Lines of data
****************************************

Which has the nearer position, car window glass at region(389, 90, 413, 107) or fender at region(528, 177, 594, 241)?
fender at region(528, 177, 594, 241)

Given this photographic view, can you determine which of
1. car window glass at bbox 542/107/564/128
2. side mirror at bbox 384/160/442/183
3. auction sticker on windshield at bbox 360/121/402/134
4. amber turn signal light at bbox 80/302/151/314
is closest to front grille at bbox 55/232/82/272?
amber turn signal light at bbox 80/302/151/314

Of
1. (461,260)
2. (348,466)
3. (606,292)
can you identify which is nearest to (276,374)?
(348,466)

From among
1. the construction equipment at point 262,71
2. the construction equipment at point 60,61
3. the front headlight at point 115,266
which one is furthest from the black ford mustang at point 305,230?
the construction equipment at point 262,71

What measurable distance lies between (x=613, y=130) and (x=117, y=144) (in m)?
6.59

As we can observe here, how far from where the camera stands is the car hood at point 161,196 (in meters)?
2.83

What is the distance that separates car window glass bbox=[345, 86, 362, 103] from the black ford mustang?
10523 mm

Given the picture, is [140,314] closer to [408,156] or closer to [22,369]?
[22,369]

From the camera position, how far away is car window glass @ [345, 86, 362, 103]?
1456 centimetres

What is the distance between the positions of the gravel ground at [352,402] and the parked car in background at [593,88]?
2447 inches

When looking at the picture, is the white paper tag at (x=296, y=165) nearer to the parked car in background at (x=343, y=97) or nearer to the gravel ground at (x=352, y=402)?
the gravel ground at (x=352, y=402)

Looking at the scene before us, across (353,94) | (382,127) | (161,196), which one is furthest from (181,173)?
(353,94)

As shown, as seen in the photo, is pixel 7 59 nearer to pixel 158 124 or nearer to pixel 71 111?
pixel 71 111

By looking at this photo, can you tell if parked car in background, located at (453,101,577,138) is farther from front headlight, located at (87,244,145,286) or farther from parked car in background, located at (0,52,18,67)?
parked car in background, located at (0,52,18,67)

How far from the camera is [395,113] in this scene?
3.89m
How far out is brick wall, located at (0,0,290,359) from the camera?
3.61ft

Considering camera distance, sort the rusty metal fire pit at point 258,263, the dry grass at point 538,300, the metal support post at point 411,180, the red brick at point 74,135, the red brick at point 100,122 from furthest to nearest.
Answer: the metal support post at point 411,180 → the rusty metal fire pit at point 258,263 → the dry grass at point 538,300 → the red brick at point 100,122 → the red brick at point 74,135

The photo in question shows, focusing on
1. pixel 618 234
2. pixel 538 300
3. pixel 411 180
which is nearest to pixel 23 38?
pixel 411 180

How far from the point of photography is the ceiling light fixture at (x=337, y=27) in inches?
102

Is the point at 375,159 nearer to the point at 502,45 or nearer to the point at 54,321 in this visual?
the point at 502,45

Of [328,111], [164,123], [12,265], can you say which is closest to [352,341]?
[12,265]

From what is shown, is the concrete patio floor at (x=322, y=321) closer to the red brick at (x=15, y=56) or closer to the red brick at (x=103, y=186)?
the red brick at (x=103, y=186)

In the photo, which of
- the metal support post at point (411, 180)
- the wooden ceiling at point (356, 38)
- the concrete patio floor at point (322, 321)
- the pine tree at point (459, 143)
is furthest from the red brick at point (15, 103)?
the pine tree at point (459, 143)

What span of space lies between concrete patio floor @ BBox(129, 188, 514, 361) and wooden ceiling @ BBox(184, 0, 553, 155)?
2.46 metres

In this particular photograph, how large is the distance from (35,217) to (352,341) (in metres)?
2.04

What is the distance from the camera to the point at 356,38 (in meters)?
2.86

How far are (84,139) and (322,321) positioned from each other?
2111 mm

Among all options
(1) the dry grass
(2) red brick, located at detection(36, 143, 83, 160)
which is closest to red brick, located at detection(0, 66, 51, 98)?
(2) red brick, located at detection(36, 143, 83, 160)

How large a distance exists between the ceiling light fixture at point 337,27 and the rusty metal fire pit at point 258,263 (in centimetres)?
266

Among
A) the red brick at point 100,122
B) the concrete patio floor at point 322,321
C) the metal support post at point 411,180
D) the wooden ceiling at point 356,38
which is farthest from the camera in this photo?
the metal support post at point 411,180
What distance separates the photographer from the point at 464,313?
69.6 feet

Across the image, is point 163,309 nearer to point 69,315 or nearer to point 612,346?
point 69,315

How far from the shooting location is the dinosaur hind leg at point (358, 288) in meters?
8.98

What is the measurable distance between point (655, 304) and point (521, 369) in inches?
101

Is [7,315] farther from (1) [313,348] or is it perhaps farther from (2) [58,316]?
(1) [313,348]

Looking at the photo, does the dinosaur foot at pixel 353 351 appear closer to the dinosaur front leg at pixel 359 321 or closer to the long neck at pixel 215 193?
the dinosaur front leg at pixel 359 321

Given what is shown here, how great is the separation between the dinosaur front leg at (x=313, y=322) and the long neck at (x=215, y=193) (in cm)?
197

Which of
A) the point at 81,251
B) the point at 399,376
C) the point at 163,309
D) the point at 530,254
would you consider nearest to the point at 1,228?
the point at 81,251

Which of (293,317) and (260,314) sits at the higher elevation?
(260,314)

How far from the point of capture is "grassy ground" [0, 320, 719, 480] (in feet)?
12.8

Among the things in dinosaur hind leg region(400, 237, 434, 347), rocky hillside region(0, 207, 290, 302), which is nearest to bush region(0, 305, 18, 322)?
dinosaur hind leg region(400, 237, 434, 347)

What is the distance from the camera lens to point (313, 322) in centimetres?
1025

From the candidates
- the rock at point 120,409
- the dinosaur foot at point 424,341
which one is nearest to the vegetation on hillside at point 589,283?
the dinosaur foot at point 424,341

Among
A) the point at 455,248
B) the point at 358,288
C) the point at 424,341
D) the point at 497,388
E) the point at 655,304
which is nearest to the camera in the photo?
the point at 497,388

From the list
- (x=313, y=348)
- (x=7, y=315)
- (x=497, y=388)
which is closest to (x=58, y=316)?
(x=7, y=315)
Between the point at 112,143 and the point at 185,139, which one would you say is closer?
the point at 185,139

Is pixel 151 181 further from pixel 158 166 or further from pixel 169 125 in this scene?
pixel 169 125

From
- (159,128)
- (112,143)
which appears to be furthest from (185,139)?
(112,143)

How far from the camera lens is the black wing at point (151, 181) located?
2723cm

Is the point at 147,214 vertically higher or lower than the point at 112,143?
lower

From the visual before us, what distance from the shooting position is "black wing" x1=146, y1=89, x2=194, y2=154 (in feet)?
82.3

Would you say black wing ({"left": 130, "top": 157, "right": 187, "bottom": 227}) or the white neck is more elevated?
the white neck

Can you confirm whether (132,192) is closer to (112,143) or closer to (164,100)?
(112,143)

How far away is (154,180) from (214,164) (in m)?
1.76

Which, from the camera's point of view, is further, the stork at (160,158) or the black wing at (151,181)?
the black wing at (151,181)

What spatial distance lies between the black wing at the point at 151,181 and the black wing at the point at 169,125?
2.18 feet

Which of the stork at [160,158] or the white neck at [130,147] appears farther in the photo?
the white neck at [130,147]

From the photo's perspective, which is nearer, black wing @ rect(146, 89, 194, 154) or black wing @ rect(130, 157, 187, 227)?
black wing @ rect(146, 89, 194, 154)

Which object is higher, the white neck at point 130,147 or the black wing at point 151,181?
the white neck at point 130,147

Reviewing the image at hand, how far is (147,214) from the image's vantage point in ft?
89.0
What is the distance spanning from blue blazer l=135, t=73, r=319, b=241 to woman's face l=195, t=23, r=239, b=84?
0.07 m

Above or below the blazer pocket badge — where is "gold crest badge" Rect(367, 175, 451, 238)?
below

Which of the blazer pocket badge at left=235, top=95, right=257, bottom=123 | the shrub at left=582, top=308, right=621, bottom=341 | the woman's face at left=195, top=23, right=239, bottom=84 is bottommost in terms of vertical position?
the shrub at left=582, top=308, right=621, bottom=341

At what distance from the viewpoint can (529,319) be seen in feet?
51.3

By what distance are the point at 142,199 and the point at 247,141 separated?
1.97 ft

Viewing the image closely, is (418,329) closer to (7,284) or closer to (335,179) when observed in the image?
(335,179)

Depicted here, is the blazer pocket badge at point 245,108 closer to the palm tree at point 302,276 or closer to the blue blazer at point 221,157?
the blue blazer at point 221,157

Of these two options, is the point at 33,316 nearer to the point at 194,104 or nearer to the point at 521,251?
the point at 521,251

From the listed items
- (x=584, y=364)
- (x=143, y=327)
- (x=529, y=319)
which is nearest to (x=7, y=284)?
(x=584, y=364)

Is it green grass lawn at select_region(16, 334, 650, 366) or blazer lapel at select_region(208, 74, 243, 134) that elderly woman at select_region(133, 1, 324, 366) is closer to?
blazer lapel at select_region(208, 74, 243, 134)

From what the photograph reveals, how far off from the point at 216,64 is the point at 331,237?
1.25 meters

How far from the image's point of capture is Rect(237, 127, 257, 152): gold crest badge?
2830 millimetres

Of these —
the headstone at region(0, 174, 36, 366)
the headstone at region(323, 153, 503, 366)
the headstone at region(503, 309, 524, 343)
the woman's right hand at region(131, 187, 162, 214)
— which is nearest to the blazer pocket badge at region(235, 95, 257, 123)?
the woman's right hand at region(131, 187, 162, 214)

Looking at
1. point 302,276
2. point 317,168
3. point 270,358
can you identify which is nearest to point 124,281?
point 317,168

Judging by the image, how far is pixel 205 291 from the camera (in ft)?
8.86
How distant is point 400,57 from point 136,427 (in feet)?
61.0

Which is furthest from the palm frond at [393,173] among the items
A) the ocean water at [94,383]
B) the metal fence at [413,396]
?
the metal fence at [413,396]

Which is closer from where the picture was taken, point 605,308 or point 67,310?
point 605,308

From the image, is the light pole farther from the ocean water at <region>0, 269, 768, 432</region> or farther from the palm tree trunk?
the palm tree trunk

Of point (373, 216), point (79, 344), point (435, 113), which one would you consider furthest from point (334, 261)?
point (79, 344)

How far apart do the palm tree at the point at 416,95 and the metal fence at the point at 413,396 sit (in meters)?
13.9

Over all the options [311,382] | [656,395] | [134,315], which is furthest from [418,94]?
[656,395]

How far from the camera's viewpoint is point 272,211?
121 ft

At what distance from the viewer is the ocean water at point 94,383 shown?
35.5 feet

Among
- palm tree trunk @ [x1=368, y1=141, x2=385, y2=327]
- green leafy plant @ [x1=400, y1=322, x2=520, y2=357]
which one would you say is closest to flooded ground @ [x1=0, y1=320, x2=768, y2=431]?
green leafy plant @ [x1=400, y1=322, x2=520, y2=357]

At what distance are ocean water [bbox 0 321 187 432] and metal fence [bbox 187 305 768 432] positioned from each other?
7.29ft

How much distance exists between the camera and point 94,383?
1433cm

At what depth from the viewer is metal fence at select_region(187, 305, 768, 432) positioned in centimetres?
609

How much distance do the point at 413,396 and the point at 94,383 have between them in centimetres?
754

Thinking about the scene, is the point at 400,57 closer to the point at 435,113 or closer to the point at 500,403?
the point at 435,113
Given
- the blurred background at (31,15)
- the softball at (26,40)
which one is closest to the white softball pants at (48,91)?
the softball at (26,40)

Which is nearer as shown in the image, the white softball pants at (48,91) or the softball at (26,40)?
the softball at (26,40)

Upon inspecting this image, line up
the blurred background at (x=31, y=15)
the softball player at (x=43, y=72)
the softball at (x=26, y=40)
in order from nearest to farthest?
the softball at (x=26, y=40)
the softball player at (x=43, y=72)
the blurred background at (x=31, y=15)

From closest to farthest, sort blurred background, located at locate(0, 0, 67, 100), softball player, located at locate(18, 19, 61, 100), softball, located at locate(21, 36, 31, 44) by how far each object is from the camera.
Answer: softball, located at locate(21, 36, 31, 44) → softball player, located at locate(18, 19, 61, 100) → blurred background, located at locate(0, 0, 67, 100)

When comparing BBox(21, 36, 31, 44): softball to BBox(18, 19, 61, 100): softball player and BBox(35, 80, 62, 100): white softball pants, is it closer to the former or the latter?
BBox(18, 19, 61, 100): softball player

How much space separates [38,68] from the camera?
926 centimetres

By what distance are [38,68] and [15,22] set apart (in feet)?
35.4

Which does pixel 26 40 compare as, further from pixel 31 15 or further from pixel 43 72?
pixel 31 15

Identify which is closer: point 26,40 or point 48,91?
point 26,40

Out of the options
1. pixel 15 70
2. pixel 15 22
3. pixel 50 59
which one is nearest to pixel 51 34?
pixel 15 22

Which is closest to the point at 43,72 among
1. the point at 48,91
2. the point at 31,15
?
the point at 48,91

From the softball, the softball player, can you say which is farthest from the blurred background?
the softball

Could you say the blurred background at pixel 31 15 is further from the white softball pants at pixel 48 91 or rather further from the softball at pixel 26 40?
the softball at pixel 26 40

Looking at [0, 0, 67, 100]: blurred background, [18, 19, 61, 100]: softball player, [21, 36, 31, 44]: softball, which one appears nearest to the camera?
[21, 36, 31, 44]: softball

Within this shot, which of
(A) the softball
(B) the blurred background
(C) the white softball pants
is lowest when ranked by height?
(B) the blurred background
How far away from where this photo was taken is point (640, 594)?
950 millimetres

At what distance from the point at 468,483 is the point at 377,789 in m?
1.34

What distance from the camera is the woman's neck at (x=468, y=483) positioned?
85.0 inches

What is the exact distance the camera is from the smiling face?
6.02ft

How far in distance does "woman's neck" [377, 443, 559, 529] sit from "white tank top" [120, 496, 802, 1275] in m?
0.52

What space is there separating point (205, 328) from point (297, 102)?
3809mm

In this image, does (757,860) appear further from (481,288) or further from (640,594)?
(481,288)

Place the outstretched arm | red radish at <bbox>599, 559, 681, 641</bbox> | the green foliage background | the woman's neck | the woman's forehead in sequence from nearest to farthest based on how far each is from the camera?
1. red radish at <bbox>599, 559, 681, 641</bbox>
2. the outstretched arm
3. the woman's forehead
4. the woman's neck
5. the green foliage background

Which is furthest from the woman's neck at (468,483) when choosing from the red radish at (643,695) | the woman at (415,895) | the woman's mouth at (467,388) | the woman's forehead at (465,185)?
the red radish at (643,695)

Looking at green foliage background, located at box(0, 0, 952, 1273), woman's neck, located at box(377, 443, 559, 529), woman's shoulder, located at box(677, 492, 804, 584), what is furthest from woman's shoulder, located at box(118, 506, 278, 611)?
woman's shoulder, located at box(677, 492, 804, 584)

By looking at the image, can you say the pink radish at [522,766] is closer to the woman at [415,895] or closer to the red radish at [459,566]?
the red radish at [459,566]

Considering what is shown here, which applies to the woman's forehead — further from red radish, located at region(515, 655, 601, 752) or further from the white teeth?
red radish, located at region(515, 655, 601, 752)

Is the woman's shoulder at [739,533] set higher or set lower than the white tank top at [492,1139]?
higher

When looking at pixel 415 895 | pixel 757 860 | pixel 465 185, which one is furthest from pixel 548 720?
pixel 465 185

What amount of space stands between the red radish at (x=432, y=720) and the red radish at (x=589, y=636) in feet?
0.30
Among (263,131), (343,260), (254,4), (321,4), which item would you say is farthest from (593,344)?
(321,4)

****************************************

What the task requires :: Reproduce the data above word for word, from its first line through the line containing "1456 centimetres", including both of those lines.

Result below ::
Which has the nearer position, car window glass at region(389, 90, 413, 107) or fender at region(528, 177, 594, 241)?
fender at region(528, 177, 594, 241)

Given this photographic view, can you determine which of
1. car window glass at bbox 542/107/564/128
2. side mirror at bbox 384/160/442/183
3. auction sticker on windshield at bbox 360/121/402/134
4. amber turn signal light at bbox 80/302/151/314
is closest to front grille at bbox 55/232/82/272?
amber turn signal light at bbox 80/302/151/314

Of
1. (461,260)
2. (348,466)
3. (606,292)
can you identify which is nearest to (276,374)?
(348,466)

From among
1. the construction equipment at point 262,71
2. the construction equipment at point 60,61
3. the front headlight at point 115,266
which one is furthest from the black ford mustang at point 305,230?
the construction equipment at point 262,71

What measurable distance lies between (x=613, y=130) and (x=117, y=144) (in m)?
6.59

As we can observe here, how far from where the camera stands is the car hood at point 161,196 (in meters)?
2.83

What is the distance that separates car window glass bbox=[345, 86, 362, 103] from the black ford mustang?
10523 mm

Given the picture, is [140,314] closer to [408,156] or closer to [22,369]?
[22,369]

From the camera position, how far away is car window glass @ [345, 86, 362, 103]?
1456 centimetres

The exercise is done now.